- _DOCUMENT EXTRACT_
· · · · ·

The Little Prince: Manuscript and Drawings

How does a story begin? French author and aviator Antoine de Saint-Exupéry (1900–1944) came to New York in 1940, a few months after Germany invaded France. In 1942, at the height of the Second World War, he crafted a tale about an interstellar traveler in search of friendship and understanding. The bulk of the surviving working manuscript pages and preliminary drawings for The Little Prince are in the Morgan’s collection and presented here. They reveal the stops and starts, decisions and excisions Saint-Exupéry made as he created what has become one of the world’s favorite books.

The manuscript
The Morgan manuscript of The Little Prince is an extraordinary physical record of the author’s creative labor. Saint-Exupéry often wrote late into the night, a cigarette in his mouth and a cup of coffee or tea on hand. He thrived on the responses of those he trusted, thinking nothing of calling a friend at two in the morning to read a few pages aloud. He drafted The Little Prince on a thin paper manufactured in western Massachusetts. The watermark, which is visible when the sheets are held up to the light, reads Fidelity Onion Skin. Made in U.S.A.

Saint-Exupéry generally produced multiple drafts of a single chapter, refining dialogue, wording, and tone. But he also deleted entire passages and episodes, paring the text to its essential elements. After completing an early draft, he would sometimes use a Dictaphone (purchased in New York at the extravagant price of $683) to revise orally before entrusting the work to a typist.

· · · · ·

- _DATA SECTION_
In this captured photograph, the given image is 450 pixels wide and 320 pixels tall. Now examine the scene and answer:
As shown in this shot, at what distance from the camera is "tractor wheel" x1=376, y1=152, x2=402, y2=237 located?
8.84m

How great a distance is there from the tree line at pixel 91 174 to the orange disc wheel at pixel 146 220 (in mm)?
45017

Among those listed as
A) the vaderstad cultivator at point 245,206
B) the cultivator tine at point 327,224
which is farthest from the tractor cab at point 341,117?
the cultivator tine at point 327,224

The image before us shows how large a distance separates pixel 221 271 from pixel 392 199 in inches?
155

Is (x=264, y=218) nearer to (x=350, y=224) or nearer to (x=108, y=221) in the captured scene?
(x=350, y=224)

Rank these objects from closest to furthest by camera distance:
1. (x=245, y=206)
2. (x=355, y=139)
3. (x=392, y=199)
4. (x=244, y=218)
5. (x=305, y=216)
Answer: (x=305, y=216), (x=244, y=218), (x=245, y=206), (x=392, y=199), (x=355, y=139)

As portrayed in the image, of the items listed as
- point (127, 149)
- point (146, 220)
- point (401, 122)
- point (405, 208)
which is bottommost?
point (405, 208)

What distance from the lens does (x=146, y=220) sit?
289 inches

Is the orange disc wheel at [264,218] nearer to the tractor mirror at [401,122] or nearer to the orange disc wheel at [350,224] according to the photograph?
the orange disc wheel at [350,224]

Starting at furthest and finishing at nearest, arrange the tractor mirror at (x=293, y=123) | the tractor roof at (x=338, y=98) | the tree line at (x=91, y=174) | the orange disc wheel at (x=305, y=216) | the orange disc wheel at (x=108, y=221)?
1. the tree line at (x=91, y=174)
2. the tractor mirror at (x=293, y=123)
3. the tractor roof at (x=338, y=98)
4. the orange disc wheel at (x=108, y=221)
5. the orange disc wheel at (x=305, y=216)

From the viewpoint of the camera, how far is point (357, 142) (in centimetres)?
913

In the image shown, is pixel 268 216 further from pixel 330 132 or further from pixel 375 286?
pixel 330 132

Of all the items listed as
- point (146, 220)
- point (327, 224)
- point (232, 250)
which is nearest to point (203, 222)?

· · · · ·

- _DIRECTIONS_
a - List every year that appears in the text about The Little Prince manuscript and drawings.
b - According to the text on The Little Prince manuscript, where was the paper Saint-Exupéry drafted on manufactured?
c - Continue the text about The Little Prince manuscript and drawings from its last sentence.

- _ANSWERS PROVIDED_
a - 1900, 1944, 1940, 1942

b - In western Massachusetts.

c -
The 140-page preliminary manuscript in the Morgan’s collection does not represent the complete record of Saint-Exupéry’s composition of the text of The Little Prince. He discarded some draft pages as he worked, and a handful of preliminary draft pages have made their way into other collections. He made further revisions, not represented in the Morgan drafts, before submitting the text to his publisher.

The foliation of the Morgan manuscript (marked in the upper right corner of each sheet) begins with f. 2; presumably there was once a cover sheet numbered 1, but it does not survive.

The drawings
Though Saint-Exupéry had made drawings from the time he was a boy and spent a few unproductive months in architecture school when he was twenty, he had no formal training as an artist and had never illustrated a book before embarking on The Little Prince. He was, however, an inveterate doodler. His American publisher had engaged independent artists for Saint-Exupéry’s earlier titles, but the author chose to illustrate The Little Prince himself. He had been sketching versions of the title character in the margins of letters and manuscripts for quite some time.

The Morgan drawings—mostly ink and watercolor with some pencil—differ dramatically from the published illustrations. Some were excluded from the book altogether; most were substantially reworked; a handful were published with minor revision. In addition to the 35 full-page drawings in the Morgan’s collection, eight pages of the manuscript (p. 2, 4, 5, 9, 19, 41, 140, 141) incorporate sketches.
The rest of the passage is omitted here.